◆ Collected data
*** Block opens ***

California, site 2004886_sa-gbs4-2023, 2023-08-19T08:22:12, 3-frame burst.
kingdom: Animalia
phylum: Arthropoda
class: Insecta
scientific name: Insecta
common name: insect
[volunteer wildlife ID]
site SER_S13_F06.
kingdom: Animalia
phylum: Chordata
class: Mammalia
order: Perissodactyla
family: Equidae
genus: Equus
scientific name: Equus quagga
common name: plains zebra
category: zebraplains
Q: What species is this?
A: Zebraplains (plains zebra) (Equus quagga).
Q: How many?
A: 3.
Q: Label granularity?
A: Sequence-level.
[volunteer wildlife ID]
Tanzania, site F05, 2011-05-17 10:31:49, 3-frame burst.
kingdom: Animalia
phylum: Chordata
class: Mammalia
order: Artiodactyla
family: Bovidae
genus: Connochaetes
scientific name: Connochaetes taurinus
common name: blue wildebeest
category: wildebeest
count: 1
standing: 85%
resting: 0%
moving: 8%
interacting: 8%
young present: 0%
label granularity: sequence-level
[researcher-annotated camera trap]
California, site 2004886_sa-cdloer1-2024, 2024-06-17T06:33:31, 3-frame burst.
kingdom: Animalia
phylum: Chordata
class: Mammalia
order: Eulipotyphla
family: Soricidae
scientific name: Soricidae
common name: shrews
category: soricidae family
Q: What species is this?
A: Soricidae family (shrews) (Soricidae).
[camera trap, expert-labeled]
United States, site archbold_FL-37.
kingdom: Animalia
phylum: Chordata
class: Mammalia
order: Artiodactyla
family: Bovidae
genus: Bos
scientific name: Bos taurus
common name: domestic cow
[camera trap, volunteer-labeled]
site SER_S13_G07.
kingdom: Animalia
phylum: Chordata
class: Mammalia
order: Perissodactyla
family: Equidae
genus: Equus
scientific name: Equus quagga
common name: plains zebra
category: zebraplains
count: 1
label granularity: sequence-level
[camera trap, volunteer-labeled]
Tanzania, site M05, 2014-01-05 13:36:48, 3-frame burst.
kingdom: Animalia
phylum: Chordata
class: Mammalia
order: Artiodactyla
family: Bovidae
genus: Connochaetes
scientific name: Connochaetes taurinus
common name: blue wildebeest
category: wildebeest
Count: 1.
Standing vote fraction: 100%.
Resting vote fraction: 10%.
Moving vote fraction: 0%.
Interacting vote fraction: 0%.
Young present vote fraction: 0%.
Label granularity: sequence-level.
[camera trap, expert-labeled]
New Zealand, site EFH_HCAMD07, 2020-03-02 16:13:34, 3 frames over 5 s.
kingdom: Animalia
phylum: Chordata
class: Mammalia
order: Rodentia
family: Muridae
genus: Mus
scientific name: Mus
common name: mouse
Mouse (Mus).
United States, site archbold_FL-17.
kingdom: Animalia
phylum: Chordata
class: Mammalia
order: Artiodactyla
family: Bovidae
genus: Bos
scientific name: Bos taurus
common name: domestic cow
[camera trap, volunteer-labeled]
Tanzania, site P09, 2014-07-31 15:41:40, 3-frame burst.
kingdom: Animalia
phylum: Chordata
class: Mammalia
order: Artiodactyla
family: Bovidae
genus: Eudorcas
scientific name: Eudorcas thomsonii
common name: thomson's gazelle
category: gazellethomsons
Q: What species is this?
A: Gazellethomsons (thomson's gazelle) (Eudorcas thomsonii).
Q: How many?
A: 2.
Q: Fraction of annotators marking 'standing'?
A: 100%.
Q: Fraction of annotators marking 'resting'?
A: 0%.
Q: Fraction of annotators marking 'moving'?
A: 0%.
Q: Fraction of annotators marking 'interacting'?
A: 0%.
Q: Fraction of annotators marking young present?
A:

*** Block closes ***

◆ ACTIVITY
The records above are to be duplicated word for word.

◆ SOLVED PROBLEM
California, site 2004886_sa-gbs4-2023, 2023-08-19T08:22:12, 3-frame burst.
kingdom: Animalia
phylum: Arthropoda
class: Insecta
scientific name: Insecta
common name: insect
[volunteer wildlife ID]
site SER_S13_F06.
kingdom: Animalia
phylum: Chordata
class: Mammalia
order: Perissodactyla
family: Equidae
genus: Equus
scientific name: Equus quagga
common name: plains zebra
category: zebraplains
Q: What species is this?
A: Zebraplains (plains zebra) (Equus quagga).
Q: How many?
A: 3.
Q: Label granularity?
A: Sequence-level.
[volunteer wildlife ID]
Tanzania, site F05, 2011-05-17 10:31:49, 3-frame burst.
kingdom: Animalia
phylum: Chordata
class: Mammalia
order: Artiodactyla
family: Bovidae
genus: Connochaetes
scientific name: Connochaetes taurinus
common name: blue wildebeest
category: wildebeest
count: 1
standing: 85%
resting: 0%
moving: 8%
interacting: 8%
young present: 0%
label granularity: sequence-level
[researcher-annotated camera trap]
California, site 2004886_sa-cdloer1-2024, 2024-06-17T06:33:31, 3-frame burst.
kingdom: Animalia
phylum: Chordata
class: Mammalia
order: Eulipotyphla
family: Soricidae
scientific name: Soricidae
common name: shrews
category: soricidae family
Q: What species is this?
A: Soricidae family (shrews) (Soricidae).
[camera trap, expert-labeled]
United States, site archbold_FL-37.
kingdom: Animalia
phylum: Chordata
class: Mammalia
order: Artiodactyla
family: Bovidae
genus: Bos
scientific name: Bos taurus
common name: domestic cow
[camera trap, volunteer-labeled]
site SER_S13_G07.
kingdom: Animalia
phylum: Chordata
class: Mammalia
order: Perissodactyla
family: Equidae
genus: Equus
scientific name: Equus quagga
common name: plains zebra
category: zebraplains
count: 1
label granularity: sequence-level
[camera trap, volunteer-labeled]
Tanzania, site M05, 2014-01-05 13:36:48, 3-frame burst.
kingdom: Animalia
phylum: Chordata
class: Mammalia
order: Artiodactyla
family: Bovidae
genus: Connochaetes
scientific name: Connochaetes taurinus
common name: blue wildebeest
category: wildebeest
Count: 1.
Standing vote fraction: 100%.
Resting vote fraction: 10%.
Moving vote fraction: 0%.
Interacting vote fraction: 0%.
Young present vote fraction: 0%.
Label granularity: sequence-level.
[camera trap, expert-labeled]
New Zealand, site EFH_HCAMD07, 2020-03-02 16:13:34, 3 frames over 5 s.
kingdom: Animalia
phylum: Chordata
class: Mammalia
order: Rodentia
family: Muridae
genus: Mus
scientific name: Mus
common name: mouse
Mouse (Mus).
United States, site archbold_FL-17.
kingdom: Animalia
phylum: Chordata
class: Mammalia
order: Artiodactyla
family: Bovidae
genus: Bos
scientific name: Bos taurus
common name: domestic cow
[camera trap, volunteer-labeled]
Tanzania, site P09, 2014-07-31 15:41:40, 3-frame burst.
kingdom: Animalia
phylum: Chordata
class: Mammalia
order: Artiodactyla
family: Bovidae
genus: Eudorcas
scientific name: Eudorcas thomsonii
common name: thomson's gazelle
category: gazellethomsons
Q: What species is this?
A: Gazellethomsons (thomson's gazelle) (Eudorcas thomsonii).
Q: How many?
A: 2.
Q: Fraction of annotators marking 'standing'?
A: 100%.
Q: Fraction of annotators marking 'resting'?
A: 0%.
Q: Fraction of annotators marking 'moving'?
A: 0%.
Q: Fraction of annotators marking 'interacting'?
A: 0%.
Q: Fraction of annotators marking young present?
A:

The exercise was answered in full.